No palanque da comemoração pelo resultado, Maradona apareceu entre os presidentes, como se fosse mais um chefe de Estado – inclusive, além dele, o único que não tinha cargo político entre os presentes era o líder indígena boliviano Evo Morales, que na época era só candidato presidencial mas que logo seria presidente do seu país por 13 anos, e também outro grande amigo de Diego, que o apoiou na campanha (bem sucedida) para reverter uma decisão da FIFA de proibir jogos de futebol na altitude.
Aquele evento de Mar del Plata marcou a reconciliação do craque com a política do seu país. Com o desgaste da gestão Menem, Maradona só voltaria a se envolver graças a Néstor Kirchner. O maior ídolo do futebol argentino foi um dos maiores apoiadores do kirchnerismo durante a maior parte dos seus 12 anos de gestão.
Em 2009, Cristina Kirchner e Maradona lançaram juntos o projeto Futebol Para Todos, pelo qual tirou as transmissões dos jogos do Campeonato Argentino das mãos dos canais de TV a cabo e os colocou todos na TV pública, que passava os jogos de todos os clubes da primeira e segunda divisões ao vivo e em sinal aberto.
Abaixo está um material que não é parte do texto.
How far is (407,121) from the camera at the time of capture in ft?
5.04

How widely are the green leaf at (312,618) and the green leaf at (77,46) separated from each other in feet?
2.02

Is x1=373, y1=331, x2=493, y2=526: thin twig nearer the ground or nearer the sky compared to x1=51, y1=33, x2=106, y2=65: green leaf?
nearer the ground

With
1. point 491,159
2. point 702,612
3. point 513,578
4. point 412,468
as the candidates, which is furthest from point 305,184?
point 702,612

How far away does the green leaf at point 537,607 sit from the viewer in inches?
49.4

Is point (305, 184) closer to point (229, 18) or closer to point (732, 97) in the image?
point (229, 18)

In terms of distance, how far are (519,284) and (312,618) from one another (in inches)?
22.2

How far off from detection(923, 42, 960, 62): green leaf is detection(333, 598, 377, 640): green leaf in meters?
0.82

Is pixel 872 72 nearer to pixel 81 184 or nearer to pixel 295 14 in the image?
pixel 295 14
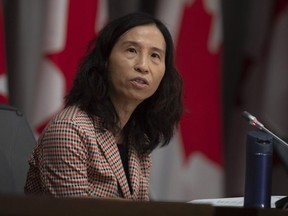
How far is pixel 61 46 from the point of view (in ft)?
8.85

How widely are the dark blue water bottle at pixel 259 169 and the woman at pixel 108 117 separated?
32cm

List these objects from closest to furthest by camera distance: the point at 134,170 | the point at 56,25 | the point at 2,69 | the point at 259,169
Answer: the point at 259,169 → the point at 134,170 → the point at 2,69 → the point at 56,25

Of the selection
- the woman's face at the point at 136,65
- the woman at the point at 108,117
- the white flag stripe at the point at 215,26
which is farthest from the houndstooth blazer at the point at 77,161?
the white flag stripe at the point at 215,26

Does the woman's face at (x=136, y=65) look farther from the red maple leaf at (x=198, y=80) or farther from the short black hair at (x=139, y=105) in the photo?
the red maple leaf at (x=198, y=80)

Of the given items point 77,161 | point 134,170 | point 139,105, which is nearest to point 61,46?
point 139,105

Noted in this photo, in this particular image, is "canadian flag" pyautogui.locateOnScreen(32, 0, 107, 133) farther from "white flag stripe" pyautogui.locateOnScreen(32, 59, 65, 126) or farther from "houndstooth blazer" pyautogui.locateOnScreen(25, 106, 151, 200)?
"houndstooth blazer" pyautogui.locateOnScreen(25, 106, 151, 200)

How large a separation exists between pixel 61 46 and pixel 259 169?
1.31m

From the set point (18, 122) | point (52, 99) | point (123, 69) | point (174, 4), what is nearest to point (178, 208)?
point (123, 69)

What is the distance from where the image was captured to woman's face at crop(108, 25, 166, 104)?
5.60 ft

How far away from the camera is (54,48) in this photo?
2.69 metres

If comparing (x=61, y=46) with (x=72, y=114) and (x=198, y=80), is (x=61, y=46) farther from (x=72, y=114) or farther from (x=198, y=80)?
(x=72, y=114)

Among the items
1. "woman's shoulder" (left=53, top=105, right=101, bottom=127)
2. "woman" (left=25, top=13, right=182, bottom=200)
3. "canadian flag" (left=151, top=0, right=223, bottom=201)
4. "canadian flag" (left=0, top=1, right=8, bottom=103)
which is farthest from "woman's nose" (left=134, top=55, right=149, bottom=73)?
"canadian flag" (left=151, top=0, right=223, bottom=201)

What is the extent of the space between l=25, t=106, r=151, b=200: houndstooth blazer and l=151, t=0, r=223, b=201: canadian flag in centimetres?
114

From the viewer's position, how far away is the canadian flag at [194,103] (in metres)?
2.89
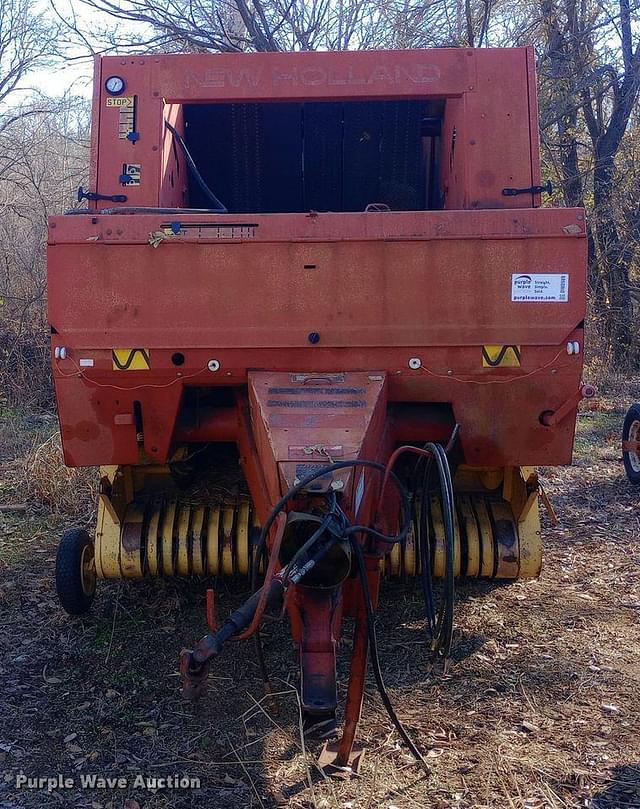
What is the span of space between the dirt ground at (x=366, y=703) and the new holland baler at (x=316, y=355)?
225mm

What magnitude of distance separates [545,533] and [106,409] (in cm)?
316

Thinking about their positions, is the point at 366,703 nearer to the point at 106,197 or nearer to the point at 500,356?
the point at 500,356

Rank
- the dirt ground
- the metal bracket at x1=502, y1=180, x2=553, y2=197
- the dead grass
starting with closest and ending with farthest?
the dirt ground → the metal bracket at x1=502, y1=180, x2=553, y2=197 → the dead grass

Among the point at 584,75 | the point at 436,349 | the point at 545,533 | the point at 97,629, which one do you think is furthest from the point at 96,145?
the point at 584,75

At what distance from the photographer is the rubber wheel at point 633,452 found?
6.26m

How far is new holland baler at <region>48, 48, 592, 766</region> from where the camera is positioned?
109 inches

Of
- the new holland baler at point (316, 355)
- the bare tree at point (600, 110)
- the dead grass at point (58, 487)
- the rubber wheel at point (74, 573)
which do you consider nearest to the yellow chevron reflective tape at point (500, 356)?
the new holland baler at point (316, 355)

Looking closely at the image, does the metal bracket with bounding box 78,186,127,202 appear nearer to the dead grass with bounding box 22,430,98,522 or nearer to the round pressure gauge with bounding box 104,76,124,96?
the round pressure gauge with bounding box 104,76,124,96

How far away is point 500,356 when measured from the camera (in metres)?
3.36

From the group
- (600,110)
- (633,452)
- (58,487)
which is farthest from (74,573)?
(600,110)

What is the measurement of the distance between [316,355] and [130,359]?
759mm

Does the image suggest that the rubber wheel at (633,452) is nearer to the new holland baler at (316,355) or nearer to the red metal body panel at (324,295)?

A parceria com Maradona tinha uma conveniência política por parte do kirchnerismo, mas também certa coerência. No plano da política esportiva internacional, o craque argentino também se destacou como um dos maiores inimigos da FIFA (Federação Internacional de Futebol Associado), especialmente durante os anos em que esta foi administrada pelo brasileiro-belga João Havelange e pelo suíço Joseph Blatter.
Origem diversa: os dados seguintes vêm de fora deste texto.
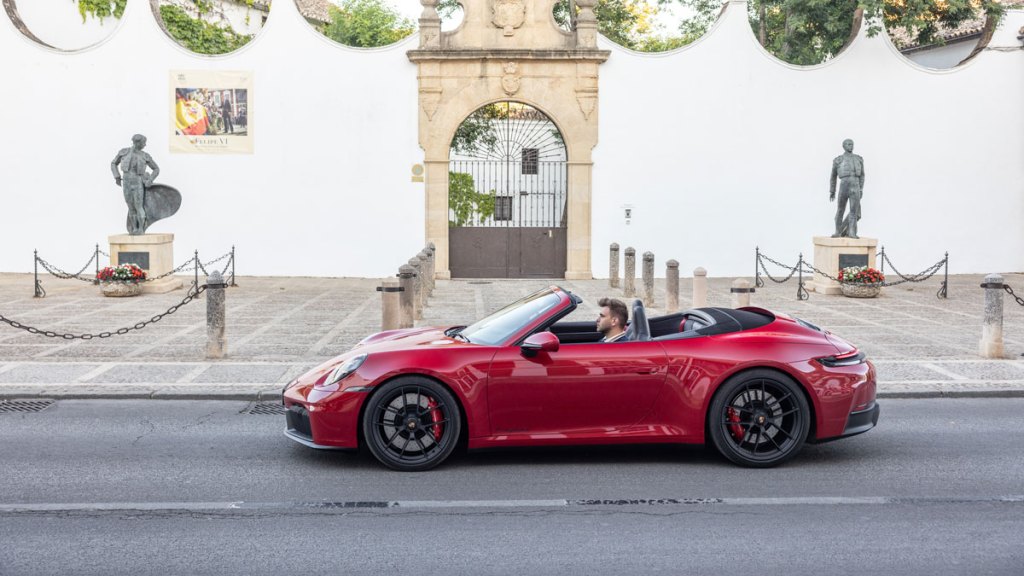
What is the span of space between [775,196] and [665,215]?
2.61 meters

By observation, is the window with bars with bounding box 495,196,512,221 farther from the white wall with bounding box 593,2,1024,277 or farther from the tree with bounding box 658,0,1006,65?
the tree with bounding box 658,0,1006,65

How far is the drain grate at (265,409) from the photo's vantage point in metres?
8.99

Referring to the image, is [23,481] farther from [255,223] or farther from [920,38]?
[920,38]

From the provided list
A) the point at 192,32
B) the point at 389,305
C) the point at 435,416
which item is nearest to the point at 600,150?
the point at 192,32

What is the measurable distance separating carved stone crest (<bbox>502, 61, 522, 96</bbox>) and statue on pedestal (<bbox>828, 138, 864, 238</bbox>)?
7313 millimetres

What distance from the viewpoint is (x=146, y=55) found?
23531mm

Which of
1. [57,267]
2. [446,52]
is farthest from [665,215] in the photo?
[57,267]

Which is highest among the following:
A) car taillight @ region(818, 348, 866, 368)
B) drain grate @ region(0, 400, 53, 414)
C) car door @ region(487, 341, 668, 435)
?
car taillight @ region(818, 348, 866, 368)

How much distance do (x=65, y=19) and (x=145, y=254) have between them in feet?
31.6

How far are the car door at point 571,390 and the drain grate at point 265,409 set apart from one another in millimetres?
2932

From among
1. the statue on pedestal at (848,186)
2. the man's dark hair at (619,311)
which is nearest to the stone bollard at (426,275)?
the statue on pedestal at (848,186)

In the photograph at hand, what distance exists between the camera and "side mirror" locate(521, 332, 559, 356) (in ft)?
21.8

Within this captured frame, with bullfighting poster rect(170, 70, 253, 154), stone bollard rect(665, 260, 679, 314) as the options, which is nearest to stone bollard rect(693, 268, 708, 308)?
stone bollard rect(665, 260, 679, 314)

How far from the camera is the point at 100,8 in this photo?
26.6 m
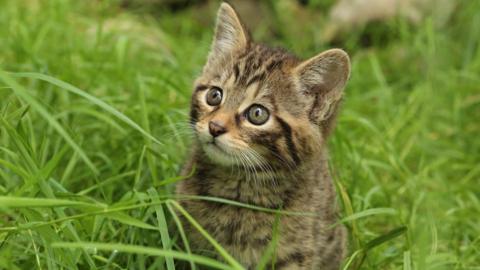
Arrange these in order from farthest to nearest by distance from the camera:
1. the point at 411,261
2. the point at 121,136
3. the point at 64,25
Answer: the point at 64,25 → the point at 121,136 → the point at 411,261

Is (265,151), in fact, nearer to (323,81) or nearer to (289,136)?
(289,136)

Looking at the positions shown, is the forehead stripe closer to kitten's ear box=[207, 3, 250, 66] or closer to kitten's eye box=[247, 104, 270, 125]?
kitten's eye box=[247, 104, 270, 125]

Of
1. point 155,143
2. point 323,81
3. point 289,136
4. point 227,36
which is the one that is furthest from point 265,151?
point 155,143

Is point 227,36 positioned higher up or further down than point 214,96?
higher up

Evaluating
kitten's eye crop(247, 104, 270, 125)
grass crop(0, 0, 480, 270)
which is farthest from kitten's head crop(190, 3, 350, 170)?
grass crop(0, 0, 480, 270)

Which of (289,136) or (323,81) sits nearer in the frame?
(289,136)

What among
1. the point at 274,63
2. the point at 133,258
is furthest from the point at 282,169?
the point at 133,258

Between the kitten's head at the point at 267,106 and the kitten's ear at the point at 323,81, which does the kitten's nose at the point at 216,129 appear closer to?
the kitten's head at the point at 267,106

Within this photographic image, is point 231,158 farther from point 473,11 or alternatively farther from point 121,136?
point 473,11
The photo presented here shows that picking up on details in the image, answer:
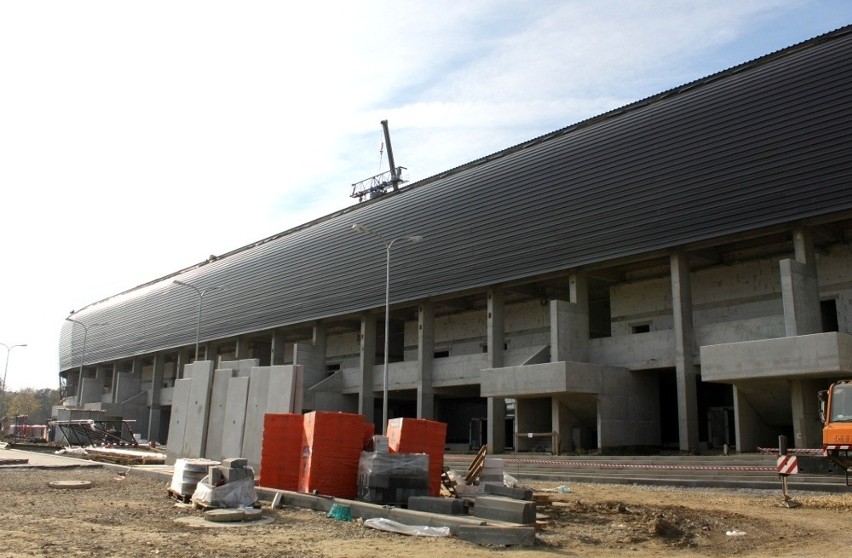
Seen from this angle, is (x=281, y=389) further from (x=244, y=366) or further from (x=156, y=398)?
(x=156, y=398)

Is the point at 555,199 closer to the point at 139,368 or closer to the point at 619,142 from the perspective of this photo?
the point at 619,142

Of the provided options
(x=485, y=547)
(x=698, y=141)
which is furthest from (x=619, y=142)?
(x=485, y=547)

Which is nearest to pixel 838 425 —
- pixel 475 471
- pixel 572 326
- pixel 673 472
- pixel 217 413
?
pixel 673 472

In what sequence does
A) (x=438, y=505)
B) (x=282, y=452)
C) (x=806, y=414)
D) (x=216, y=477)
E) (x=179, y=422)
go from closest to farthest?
(x=438, y=505) → (x=216, y=477) → (x=282, y=452) → (x=179, y=422) → (x=806, y=414)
Diego acusava os dois de transformar o futebol mundial em um negócio e de formar uma máfia a partir da negociação dos direitos de transmissão dos torneios, acusação que, com o tempo, se mostrou correta. O craque argentino também sempre alegou que a eliminação da Argentina nas copas do mundo de Itália 90 e Estados Unidos 94 foram represálias da FIFA contra sua postura política, mas neste caso nunca conseguiu provar o que disse.
No Brasil, os principais elos de Maradona foram com os presidentes Lula da Silva e Dilma Rousseff. Quando Lula esteve preso, em 2018, Maradona escreveu diversas mensagens em favor da sua libertação, e chegou a posar com uma camiseta da Seleção Brasileira com o nome do petista quando este ainda era o candidato presidencial do PT naquele ano – antes de ser substituído por Fernando Haddad.
Enquanto isso, na Argentina, Maradona não economizava críticas ao governo de Maurício Macri, com quem manteve rusgas desde que o empresário era presidente do Boca Juniors (clube do coração do craque), nos Anos 90.
Não foi surpresa, portanto, o fato de Diego apoiar a candidatura presidencial de Alberto Fernández, não só por se tratar de uma figura ligada ao kirchnerismo e membro do setor mais progressista do peronismo, mas também por ser ligado ao Argentinos Juniors, clube que revelou o craque e cujo estádio se chamada justamente Diego Armando Maradona.
As últimas manifestações políticas de Maradona, durante este 2020, foram para defender a gestão de Alberto Fernández, algo que fez em diversos momentos. Na última delas, em setembro deste ano, ele publicou em sua conta de Instagram uma foto do casebre onde viveu na infância, na favela de Villa Fiorito, no sul de Buenos Aires, para defender a iniciativa do governo de criar um imposto temporário sobre grandes fortunas.
“Peço a Deus que aprove a lei de contribuição solidária das grandes fortunas. Porque, neste momento de crise, precisamos da ajuda de quem tem mais. Eu perdi meu cunhado para a covid e sei o que é não poder despedir um ente querido. Eu sei o que é não ter que comer. É por isso que estou à sua disposição, presidente Alberto Fernández. VAMOS ARGENTINA!!!”, escreveu o craque, dois meses antes do projeto ser aprovado no Congresso argentino, o que aconteceu há poucos dias.